Wenn ich uns beide so nennen kan. Es ist mir und dir, oder Ihnen recht wol bekant was ich wil und was ich neuerlich gelesen, zwei antisaturnopolitanische Aufsäze nämlich. Da es meine Rede-Pflicht ist, unser neues Mitglied zu loben: so wil ichs zwar thun so gut wie ein anderer; aber ich wil vorher nur mit 2, 3 maligem Eintunken bezeichnen, wo es bei ihm hapert.

Ich tadle seinen eignen Tadel. Wozu so eine närrische Bescheidenheit, die schlim wäre, sie möchte aufrichtig oder nur höflich sein? Wozu die Benennung „elende Schulprogramme“ etc., wenn sie auch zum Theil humoristisch ist? — Der Verfasser gegenwärtiger Rede ist zwar auch bescheiden und sehr; aber er weis sich auch wieder zu loben, wo mans erwartet.

Zweitens kan man mit einem Dintenfas niemals zufrieden sein, aus dem so etwas schlechtes und leserliches kömt als die — Dinte des seinigen ist. Denn es sol sympathetische sein; sie ist aber so elend ausgefallen, daß ich verschiedne Worte, ohne vorhergehende Manipulazion, habe lesen können.

Sonst ist nichts. Des historischen Aufsazes Einleitung von 3 Seiten ist mit soviel Geschmak, Humor und Leichtigkeit geschrieben, daß Sie, meine 2 Herren, wünschen werden, er gäbe ganzen Abhandlungen diese Melodie. Da es einen ausgeschriebnen Styl wie eine ausgeschriebne Hand giebt: so hat der immerwährende Sekretair im Namen der ganzen Akademie wol einiges Recht, die Aufsäze, deren Geburt iener Styl voraussezt, haben zu wollen. Was noch nicht geboren ist, mus der H. Verfasser nach den Gesezen unsrer Akademie zu zeugen eilen; er mus aber nicht passen bis die Akademie tod ist. Amen!

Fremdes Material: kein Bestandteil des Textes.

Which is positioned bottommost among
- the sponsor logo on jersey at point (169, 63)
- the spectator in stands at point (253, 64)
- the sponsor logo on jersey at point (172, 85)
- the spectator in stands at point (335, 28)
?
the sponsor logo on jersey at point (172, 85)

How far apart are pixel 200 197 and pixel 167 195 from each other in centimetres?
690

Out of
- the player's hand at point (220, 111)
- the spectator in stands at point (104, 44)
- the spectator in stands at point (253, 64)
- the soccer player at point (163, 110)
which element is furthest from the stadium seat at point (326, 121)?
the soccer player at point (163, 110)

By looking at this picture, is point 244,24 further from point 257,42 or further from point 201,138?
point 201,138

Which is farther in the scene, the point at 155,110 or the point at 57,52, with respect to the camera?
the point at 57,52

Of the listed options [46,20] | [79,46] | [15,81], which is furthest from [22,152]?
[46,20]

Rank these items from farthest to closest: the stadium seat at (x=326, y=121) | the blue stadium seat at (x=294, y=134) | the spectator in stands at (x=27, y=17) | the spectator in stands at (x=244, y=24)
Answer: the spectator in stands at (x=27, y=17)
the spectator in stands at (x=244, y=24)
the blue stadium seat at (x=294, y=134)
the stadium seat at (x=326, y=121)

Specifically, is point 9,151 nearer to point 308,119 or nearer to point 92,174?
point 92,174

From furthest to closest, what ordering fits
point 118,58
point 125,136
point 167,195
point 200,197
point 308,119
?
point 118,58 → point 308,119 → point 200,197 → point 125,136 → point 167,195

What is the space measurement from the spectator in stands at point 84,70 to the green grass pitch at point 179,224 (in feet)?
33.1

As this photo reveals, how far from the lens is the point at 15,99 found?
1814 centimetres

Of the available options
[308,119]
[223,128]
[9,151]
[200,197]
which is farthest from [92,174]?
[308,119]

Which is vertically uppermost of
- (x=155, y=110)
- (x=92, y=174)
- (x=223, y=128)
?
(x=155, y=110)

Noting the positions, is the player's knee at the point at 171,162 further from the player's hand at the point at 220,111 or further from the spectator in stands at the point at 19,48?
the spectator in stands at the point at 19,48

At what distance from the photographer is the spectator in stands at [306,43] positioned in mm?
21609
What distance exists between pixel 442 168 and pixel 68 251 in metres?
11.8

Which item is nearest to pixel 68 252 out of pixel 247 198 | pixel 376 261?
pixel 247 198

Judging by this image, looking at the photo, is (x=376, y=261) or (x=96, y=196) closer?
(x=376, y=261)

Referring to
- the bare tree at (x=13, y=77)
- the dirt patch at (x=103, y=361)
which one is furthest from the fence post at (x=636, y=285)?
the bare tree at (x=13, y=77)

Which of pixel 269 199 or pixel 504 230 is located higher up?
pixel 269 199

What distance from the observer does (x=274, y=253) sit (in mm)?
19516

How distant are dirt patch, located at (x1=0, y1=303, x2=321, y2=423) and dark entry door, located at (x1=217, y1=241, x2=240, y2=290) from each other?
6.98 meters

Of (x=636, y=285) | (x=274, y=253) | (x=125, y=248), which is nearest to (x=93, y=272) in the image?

Die Rede genierte mich. Am meisten nüzt und gefält mir dein Distinguieren, das der Geschichte so nöthig und ungewöhnlich ist als es der Theologie schädlich und gewöhnlich war. — Schade daß ich bei deinen Aufsäzen nicht deine Kritik erwiedern kan und daß ich dabei meine Exzerpten weniger brauchen als vermehren kan. — Fahre ia fort; du wirst mir einmal danken, wenn du einen Stos Arbeiten vor dir stehen siehest, zu dessen Zeugung ich dich wie die Bienenweibgen die Bienenmängen zu ihrer anreizte. — Apropos! schreibe deine Bemerkungen über meine „Unsterblichkeit der Seele“ auch auf. — Du soltest 1000 Fragen vornehmen: bei welchen Beweisen einer bei den Römern pro prodigo erklärt wurde und warum überhaupt das un begreifliche Gesez de prodigis; wie bei uns Privatverbrechen und -strafen zu öffentlichen wurden; durch welche Uebergänge die Sklaven zu Bauern und die Aemter zu Regierungen wurden; nach welcher Regel, mit welchen Einschränkungen und mit welchen Abwechselungen die Kaiser wie ich bei meinen Scholarchen, von Stadt zu Stadt hausierten ....... mach nur recht viel.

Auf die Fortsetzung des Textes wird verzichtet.